VIDEO: This is What the Incredible Tornado In Three Hills, Alberta Canada Looks Like
Tornados are a really interesting phenomenon that everyone is mesmerized by. While we all know that they can be deadly and that they will destroy everything in their path, this still doesn’t stop us from staring at them in wonder.
We’ve seen them in movies and cartoons and animations, they have played important roles and have fascinated us on screen as they do in real life.
There are people that actually dedicate their lives to studying them and still after all this time we still don’t know everything there is to know about them.
We’d love to see them up close, but without them harming us or anyone else and without destroying anything.
According to kelownanow.com, a large and well-formed tornado touched down in central Alberta on Friday afternoon.
The tornado was sighted near Three Hills and a tornado warning was issued for around half an hour.
According to Environment Canada, the tornado was classified as an EF0, the weakest rating on the Enhanced Fujita Scale which categorizes tornadoes based primarily on the damage they do.
An EF0 tornado has maximum winds of about 137 km/h.
Environment Canada estimates the wind speed of this particular tornado as between 90 and 130 km/h.

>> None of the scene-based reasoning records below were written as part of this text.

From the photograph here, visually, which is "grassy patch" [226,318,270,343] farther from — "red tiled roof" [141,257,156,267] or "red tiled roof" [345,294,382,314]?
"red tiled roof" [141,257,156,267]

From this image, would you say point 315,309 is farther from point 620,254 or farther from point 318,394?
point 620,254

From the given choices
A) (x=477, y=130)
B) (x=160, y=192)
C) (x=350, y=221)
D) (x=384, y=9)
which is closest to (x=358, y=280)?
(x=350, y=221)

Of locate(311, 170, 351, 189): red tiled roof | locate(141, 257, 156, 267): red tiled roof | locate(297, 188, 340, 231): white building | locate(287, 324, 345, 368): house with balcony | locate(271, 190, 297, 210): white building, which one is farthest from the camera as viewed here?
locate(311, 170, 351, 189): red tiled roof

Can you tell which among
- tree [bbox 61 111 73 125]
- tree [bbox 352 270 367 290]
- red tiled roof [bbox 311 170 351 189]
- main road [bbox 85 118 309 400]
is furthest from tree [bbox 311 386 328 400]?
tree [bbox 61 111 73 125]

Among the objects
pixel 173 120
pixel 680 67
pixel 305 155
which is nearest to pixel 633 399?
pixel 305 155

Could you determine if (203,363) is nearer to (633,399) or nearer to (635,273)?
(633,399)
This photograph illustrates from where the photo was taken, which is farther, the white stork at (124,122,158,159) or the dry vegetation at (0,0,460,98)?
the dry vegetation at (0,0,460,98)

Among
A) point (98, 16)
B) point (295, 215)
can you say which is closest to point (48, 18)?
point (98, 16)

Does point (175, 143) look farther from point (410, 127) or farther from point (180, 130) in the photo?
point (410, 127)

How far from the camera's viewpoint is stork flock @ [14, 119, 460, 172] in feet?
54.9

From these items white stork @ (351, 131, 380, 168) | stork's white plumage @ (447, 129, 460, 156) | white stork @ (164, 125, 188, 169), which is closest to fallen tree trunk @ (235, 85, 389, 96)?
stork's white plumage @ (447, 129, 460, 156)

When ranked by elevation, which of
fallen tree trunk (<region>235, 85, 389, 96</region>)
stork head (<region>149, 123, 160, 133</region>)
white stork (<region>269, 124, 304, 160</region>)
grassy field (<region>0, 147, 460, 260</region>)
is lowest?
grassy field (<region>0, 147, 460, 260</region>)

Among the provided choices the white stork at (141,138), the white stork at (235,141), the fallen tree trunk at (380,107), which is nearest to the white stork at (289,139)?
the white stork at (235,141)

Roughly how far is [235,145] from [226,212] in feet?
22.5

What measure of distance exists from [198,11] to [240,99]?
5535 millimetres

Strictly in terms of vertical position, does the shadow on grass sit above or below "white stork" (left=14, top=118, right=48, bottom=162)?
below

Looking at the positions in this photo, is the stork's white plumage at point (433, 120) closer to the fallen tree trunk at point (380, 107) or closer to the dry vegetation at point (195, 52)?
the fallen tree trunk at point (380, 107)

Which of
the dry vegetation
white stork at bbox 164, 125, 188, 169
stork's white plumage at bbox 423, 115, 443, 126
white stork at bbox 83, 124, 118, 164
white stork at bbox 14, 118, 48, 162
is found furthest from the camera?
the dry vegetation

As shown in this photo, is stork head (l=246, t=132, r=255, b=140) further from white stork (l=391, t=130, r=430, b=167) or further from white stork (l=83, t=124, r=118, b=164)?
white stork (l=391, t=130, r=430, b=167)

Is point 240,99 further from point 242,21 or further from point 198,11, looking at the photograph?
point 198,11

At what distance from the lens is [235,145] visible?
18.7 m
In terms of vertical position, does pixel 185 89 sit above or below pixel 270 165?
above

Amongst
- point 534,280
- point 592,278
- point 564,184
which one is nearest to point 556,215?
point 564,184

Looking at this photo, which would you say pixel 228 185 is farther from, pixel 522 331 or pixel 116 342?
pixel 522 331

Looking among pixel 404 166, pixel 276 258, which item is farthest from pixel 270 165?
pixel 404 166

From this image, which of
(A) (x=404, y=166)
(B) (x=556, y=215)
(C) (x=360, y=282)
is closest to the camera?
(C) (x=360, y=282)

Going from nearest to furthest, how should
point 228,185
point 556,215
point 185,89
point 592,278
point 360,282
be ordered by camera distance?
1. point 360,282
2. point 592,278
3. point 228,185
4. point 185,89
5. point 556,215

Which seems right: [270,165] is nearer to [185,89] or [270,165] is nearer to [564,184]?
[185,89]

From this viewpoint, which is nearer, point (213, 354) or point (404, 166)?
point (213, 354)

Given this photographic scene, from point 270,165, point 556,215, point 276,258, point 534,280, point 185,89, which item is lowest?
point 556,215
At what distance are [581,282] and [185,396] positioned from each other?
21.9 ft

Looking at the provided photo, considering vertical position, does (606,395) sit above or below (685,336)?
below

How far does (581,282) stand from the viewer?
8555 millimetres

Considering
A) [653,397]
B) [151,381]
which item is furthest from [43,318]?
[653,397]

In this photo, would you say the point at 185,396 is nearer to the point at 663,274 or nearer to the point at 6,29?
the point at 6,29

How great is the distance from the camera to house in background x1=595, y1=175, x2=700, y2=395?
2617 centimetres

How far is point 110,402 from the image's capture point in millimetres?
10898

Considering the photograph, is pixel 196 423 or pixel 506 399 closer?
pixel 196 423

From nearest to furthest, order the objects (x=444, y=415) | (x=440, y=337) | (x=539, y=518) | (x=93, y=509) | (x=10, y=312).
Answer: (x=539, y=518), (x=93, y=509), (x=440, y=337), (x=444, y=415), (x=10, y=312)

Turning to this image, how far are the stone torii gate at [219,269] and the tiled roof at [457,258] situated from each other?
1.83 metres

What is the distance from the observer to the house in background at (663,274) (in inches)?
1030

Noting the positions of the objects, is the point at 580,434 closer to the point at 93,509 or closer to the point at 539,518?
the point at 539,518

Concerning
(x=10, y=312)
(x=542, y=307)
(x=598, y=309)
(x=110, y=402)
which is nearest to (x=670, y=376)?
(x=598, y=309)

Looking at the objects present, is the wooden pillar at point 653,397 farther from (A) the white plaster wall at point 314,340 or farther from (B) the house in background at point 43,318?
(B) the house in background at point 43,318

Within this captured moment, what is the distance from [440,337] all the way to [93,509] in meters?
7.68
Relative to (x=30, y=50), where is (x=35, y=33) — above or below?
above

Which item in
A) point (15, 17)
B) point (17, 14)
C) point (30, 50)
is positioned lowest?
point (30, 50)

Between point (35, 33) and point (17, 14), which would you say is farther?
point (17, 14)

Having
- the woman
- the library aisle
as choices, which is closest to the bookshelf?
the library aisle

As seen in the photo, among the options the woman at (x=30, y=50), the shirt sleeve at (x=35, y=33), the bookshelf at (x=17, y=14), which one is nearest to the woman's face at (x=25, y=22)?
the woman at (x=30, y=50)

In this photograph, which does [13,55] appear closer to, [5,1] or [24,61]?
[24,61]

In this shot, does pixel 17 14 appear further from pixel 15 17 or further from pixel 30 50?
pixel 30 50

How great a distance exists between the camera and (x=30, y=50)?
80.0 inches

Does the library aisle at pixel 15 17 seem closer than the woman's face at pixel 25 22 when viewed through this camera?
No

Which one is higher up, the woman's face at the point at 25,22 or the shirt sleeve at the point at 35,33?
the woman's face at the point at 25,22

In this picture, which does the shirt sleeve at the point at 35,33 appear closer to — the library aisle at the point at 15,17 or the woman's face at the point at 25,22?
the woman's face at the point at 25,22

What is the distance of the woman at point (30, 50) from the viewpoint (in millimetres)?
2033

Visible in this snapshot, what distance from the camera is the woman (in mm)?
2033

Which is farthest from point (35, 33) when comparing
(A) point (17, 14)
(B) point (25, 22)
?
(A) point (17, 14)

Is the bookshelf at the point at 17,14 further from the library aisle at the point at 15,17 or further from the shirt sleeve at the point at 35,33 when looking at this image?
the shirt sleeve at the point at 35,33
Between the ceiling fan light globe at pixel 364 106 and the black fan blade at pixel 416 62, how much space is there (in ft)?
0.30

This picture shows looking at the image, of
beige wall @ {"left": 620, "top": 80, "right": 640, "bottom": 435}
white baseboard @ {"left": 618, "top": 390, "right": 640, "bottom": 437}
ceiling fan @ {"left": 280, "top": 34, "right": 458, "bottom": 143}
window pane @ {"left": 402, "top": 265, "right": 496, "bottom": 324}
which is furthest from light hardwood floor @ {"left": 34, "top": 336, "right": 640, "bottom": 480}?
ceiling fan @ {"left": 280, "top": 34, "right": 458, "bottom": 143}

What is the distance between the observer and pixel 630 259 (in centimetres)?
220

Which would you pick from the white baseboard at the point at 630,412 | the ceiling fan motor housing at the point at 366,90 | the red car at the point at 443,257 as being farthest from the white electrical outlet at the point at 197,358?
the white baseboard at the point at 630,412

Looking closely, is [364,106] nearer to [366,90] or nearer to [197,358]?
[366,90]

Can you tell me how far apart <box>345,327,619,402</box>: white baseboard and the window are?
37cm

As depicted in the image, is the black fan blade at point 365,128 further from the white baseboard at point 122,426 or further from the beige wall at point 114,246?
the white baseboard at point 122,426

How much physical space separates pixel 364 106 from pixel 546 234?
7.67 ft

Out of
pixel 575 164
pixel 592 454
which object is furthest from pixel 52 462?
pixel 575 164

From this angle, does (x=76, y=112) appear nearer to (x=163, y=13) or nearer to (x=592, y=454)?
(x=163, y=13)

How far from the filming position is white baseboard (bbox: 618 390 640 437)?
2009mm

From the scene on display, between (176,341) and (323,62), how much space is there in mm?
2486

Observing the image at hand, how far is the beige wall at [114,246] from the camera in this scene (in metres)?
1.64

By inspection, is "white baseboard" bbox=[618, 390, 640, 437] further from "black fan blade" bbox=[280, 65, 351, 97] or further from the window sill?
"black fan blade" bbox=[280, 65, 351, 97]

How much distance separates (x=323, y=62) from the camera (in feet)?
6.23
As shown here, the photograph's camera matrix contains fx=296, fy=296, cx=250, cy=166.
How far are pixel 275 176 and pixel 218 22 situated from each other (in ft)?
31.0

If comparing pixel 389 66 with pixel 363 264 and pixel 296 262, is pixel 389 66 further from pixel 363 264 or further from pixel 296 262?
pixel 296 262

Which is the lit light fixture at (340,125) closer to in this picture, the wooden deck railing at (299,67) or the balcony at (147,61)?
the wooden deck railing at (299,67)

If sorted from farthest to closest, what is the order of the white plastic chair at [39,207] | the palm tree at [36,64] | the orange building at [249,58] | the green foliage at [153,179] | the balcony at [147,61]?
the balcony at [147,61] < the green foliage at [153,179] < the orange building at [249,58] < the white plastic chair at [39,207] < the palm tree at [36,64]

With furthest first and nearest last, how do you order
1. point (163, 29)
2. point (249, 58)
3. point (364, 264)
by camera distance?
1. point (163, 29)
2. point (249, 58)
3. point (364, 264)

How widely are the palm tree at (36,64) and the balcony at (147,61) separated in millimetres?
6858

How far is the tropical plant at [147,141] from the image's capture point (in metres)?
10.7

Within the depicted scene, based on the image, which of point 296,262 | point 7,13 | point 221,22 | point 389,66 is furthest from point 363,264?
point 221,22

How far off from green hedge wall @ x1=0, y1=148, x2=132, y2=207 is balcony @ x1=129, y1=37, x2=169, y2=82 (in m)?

Currently. no injuries have been reported as a result of the tornado, which was part of a series of storms that prompted severe thunderstorm warnings through much of the province.
The tornado was captured by a number of videos and pictures uploaded to social media.
According to cnews.canoe.com, residents of a central Alberta town got a front-row seat to a spectacular spring tornado Friday afternoon.
The twister touched down a little after 5 p.m. in a field a few kilometres northeast of the town of Three Hills, kicking up a large amount of dirt and dust as it bore its way east.
Incredible time-lapse footage of the twister was uploaded to YouTube by user Vance Neudorf.
Resident Dodi Brauen was watching the storm clouds from her front porch when the tornado started to take shape.
“It started to rain, a little bit, and then I said ‘oh, that looks like a funnel cloud.'” she said.
“It looked like it was drawing the dust up.”
Watching from her home on the east outskirts of town, she said the tornado seemed to bypass her house before continuing on east.
Severe weather watches were issued by Environment Canada.
Witnesses said the tornado was on the ground for about ten minutes.
While intense weather isn’t unheard of in the area, photographer and storm enthusiast Jason Ewert told Postmedia it was the first time he’d seen a tornado so close to town.
“I have on occasion taking photos of this kind of weather, but I’ve been here since 1992 and I’ve never, in town, been able to see a funnel cloud like that,” he said.
Early reports suggest no injuries or damage from the tornado, which grew from a long line of afternoon storms that swept across the centre of the province.